To achieve zero-emission for new cars, it will be necessary to reduce the average emissions of new passenger cars by 55% by 2030 and of new vans by 50% compared to the average emissions of these vehicle categories in 2021. Companies producing fewer than 10,000 passenger cars per year will have an extra year to comply. In contrast, smaller manufacturers producing between 1,000 and 10,000 new passenger cars or between 1,000 and 22,000 new vans per year can apply for derogations until the end of 2035. Companies producing up to 1,000 new vehicles per year, e.g. premium brands such as Ferrari or Lamborghini, will be completely exempt from meeting the requirements to reduce emissions from the internal combustion engine or manufacture zero-emission vehicles. 

In order to achieve decarbonisation of transport, it is not enough just to reduce the consumption of fossil fuels (oil and its derivatives, as well as LPG and CNG) and eventually eliminate them, but there is also a need for action to reduce emissions from electric cars throughout their life cycle. Above all, this means decarbonising electricity generation. Electric cars driven in countries such as Norway, where virtually 100%   of electricity is generated without burning fossil fuels, have a lower carbon footprint than, for example, the Netherlands where electricity is generated by burning fossil fuels (75% natural gas), the UK (76% natural gas and oil ) or Poland (>73% coal  ). An exemplary life-cycle emissions analysis showed that a medium-sized electric passenger car generates as much as 47 grams of CO2 per mile (1.6 km) and over 8.1 tonnes of CO2 before the vehicle reaches its first owner, in the extraction of raw materials and in the production of the vehicle itself. The production of a comparable internal combustion engine car generates only 32 grams of CO2 per mile and just over 5. 5 tonnes of CO2 before purchase by the first owner .  The same analysis also showed that in the worst-case scenario of using electricity produced entirely from burning coal, an electric vehicle would emit 4.1 tonnes of CO2 per year, while a comparable car with an internal combustion engine and the same mileage would emit around 4.6 tonnes of CO2 per year.

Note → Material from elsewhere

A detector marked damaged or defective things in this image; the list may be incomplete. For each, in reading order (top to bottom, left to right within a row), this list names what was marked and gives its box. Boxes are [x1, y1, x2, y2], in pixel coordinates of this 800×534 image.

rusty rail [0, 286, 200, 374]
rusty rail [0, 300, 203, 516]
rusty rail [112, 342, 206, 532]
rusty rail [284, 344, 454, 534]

It is also necessary to take into account the lifetime of both types of vehicle, which for ICE cars is about 15-18  years and for electric cars, 8-12 years, and then compare the disposal costs of an electric car and its combustion engine counterpart.   At this stage of the transition to electromobility, we need to ask ourselves whether the steep decline in the replacement of the internal combustion engine fleet with electric cars is the right course, and whether the billions of euros in subsidies for recharging infrastructures and the purchase of electric cars should not be invested in measures capable of reducing consumption and the negative impact on the environment in the first place (e.g. public transport)?